───── Records for this exercise ─────

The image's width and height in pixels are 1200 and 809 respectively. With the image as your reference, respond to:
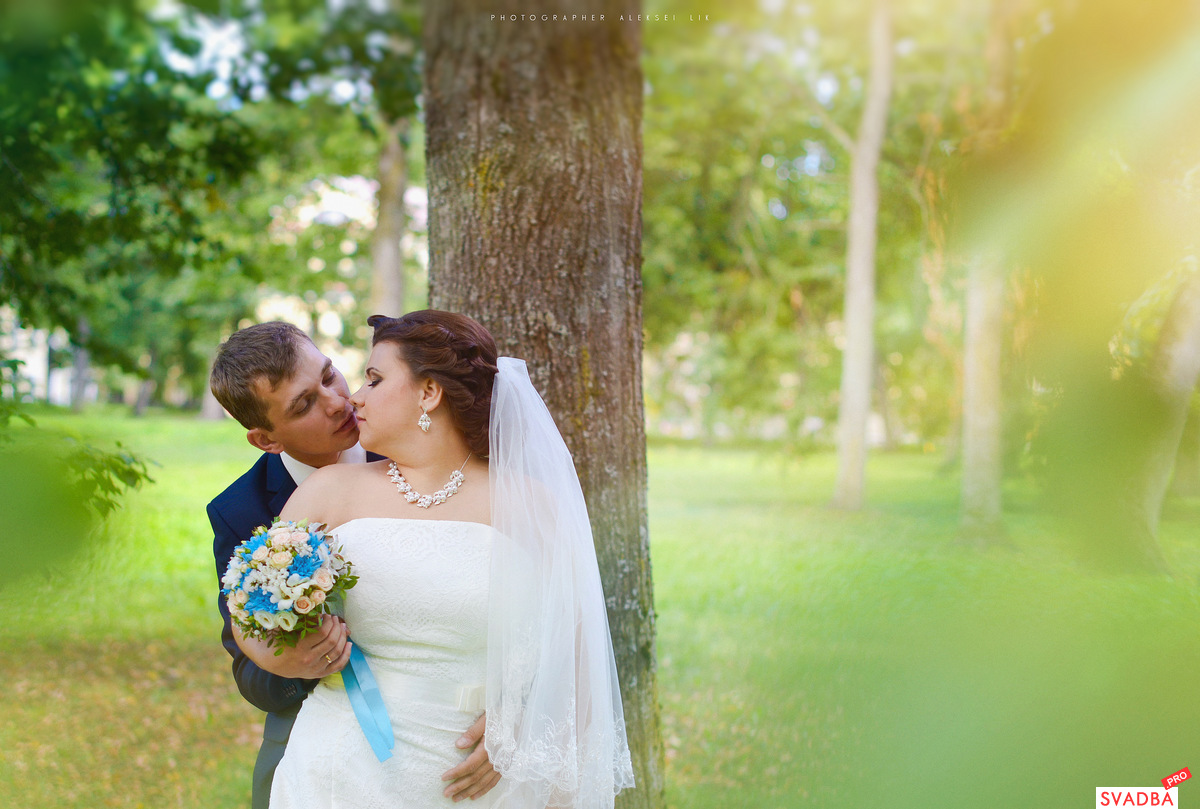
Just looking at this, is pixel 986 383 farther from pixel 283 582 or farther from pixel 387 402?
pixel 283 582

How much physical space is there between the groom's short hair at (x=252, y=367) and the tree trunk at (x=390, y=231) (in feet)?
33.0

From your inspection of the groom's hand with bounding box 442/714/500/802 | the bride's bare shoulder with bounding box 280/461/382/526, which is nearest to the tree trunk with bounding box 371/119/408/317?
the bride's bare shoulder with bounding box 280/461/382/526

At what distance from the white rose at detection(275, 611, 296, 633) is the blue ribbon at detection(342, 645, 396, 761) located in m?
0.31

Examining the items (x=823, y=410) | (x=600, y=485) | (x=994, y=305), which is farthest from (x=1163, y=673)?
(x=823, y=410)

─────
───── Records for this exercise ─────

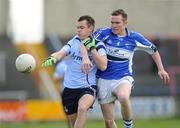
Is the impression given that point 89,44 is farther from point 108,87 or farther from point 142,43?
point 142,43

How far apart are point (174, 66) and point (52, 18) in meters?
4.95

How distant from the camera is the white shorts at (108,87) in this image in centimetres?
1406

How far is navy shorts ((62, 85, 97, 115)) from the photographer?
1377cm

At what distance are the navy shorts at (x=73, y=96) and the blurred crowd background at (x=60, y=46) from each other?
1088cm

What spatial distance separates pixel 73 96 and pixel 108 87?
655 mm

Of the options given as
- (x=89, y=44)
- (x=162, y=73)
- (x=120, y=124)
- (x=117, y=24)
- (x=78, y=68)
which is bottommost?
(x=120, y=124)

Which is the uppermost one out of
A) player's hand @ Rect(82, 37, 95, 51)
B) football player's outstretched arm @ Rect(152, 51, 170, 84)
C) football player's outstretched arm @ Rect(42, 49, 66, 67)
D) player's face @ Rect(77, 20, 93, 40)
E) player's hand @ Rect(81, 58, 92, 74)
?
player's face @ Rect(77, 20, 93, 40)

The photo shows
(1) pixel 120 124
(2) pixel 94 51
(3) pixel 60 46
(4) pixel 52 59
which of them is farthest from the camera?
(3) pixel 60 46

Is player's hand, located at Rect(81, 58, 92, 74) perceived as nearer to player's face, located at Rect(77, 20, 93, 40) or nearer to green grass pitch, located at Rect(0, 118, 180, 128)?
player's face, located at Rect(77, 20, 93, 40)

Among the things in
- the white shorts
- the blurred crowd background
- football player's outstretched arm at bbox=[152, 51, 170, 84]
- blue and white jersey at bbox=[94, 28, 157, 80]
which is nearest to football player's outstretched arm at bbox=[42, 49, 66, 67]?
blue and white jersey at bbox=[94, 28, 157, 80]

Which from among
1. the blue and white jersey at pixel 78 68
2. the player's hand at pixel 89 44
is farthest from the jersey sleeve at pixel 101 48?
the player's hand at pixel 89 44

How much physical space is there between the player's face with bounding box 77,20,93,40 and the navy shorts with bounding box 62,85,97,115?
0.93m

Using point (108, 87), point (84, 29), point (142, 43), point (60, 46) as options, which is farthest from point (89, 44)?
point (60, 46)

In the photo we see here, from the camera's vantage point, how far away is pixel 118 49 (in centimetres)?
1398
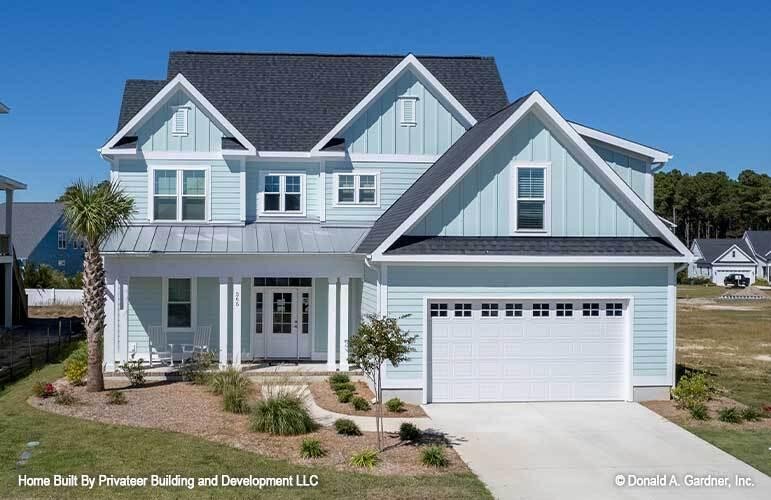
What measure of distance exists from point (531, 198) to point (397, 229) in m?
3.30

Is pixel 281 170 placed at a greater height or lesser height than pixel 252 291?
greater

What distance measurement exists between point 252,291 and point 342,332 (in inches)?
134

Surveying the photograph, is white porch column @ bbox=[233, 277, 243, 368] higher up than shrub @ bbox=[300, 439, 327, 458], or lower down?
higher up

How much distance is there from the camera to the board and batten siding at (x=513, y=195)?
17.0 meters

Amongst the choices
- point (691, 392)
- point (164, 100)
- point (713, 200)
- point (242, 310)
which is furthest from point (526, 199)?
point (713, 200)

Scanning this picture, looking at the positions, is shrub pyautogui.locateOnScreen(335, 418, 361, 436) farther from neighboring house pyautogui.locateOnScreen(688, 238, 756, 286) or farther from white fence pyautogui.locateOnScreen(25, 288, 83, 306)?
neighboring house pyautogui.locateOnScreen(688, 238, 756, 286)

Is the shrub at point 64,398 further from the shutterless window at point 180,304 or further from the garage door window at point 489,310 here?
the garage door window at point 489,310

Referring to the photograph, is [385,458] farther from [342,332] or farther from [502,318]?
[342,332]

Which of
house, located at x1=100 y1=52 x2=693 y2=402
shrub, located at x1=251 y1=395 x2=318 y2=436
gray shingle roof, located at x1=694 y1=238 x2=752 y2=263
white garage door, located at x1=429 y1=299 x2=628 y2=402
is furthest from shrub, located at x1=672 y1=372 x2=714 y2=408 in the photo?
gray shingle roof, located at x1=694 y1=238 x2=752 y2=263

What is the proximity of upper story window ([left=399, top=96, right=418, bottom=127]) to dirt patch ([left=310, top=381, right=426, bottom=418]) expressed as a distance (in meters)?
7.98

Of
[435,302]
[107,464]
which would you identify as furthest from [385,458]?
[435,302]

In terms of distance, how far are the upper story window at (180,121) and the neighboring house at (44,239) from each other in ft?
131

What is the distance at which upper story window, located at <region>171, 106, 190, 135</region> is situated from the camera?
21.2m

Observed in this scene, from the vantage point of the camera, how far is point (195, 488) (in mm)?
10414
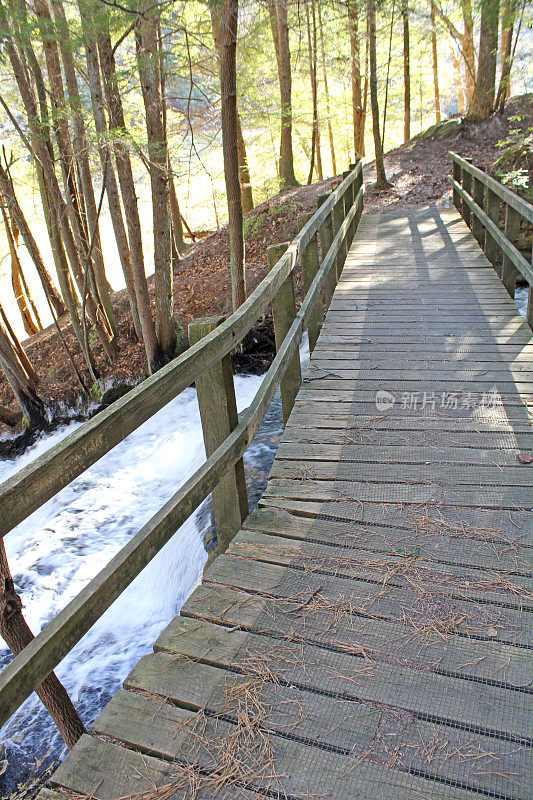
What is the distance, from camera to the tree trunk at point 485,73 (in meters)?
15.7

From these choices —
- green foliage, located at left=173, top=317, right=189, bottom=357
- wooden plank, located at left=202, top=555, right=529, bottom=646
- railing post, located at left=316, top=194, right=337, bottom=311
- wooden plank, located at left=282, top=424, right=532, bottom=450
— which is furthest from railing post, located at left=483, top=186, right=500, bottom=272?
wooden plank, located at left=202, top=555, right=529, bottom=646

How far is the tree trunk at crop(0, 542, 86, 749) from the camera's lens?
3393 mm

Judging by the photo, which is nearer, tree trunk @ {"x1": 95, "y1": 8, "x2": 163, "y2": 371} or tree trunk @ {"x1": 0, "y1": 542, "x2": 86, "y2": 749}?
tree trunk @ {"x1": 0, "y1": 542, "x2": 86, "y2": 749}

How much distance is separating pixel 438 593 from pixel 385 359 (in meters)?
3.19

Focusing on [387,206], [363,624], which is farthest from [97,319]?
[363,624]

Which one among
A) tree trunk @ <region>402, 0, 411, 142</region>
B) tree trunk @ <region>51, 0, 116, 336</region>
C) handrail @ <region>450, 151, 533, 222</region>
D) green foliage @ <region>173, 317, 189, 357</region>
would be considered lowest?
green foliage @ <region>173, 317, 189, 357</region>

─────
───── Records for this exercise ─────

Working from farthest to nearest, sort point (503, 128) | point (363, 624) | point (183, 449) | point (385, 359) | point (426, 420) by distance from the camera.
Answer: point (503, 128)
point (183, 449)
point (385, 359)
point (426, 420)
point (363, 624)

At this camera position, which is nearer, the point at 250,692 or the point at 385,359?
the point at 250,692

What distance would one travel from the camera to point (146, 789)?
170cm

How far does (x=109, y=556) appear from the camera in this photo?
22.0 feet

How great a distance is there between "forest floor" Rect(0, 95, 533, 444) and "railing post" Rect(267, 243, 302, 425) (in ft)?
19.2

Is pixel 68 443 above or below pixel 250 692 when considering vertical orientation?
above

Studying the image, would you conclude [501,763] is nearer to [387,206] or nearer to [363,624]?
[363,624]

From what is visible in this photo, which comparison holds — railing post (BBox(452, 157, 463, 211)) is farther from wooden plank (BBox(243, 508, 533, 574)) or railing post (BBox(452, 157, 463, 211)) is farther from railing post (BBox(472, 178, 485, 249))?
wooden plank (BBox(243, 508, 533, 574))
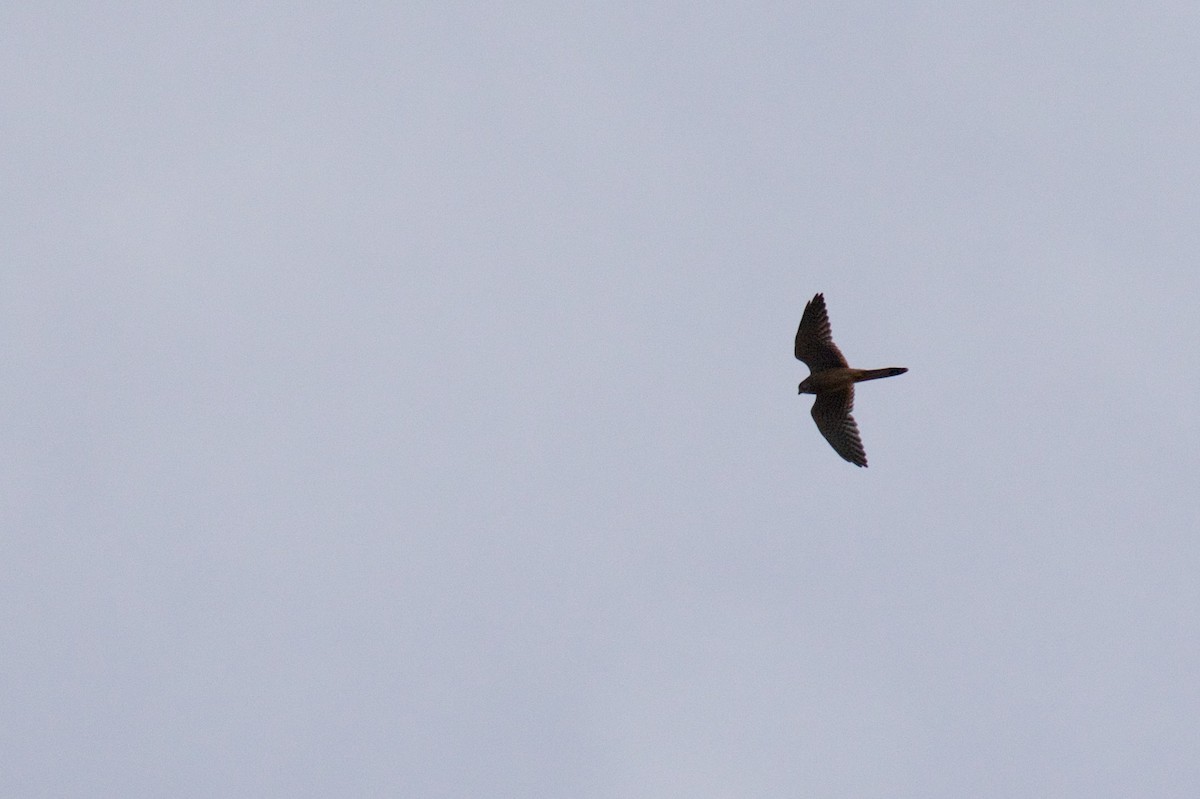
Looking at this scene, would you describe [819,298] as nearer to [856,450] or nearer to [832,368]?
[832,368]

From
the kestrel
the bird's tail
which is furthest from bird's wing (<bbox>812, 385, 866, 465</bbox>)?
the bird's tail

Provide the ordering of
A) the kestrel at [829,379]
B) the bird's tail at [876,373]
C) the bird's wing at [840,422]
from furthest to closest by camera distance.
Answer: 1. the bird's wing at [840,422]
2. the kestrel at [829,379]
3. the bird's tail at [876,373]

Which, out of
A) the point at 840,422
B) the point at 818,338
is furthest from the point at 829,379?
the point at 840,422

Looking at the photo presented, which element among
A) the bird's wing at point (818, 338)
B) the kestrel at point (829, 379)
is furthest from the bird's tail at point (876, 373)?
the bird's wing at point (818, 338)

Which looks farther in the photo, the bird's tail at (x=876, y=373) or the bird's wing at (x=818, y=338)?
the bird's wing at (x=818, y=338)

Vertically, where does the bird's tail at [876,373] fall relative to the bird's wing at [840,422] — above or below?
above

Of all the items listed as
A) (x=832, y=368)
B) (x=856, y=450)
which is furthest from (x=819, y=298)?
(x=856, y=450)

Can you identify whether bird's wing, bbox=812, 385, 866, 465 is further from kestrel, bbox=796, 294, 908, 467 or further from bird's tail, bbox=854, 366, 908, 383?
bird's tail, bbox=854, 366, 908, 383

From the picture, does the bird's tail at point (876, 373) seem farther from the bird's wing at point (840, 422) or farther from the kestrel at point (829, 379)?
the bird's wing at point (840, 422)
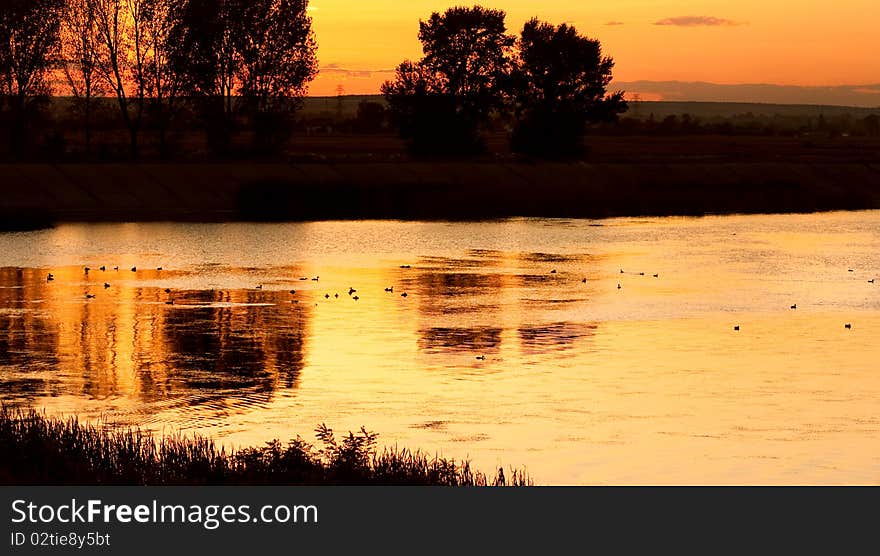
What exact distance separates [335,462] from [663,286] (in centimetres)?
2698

─────

* [Task instructions]: List each line in the records above that contains the word "feet".

* [Final result]:
How much physical space is there between the groom's short hair at (x=252, y=367) and the tree trunk at (x=390, y=231) (in feet)?
22.0 feet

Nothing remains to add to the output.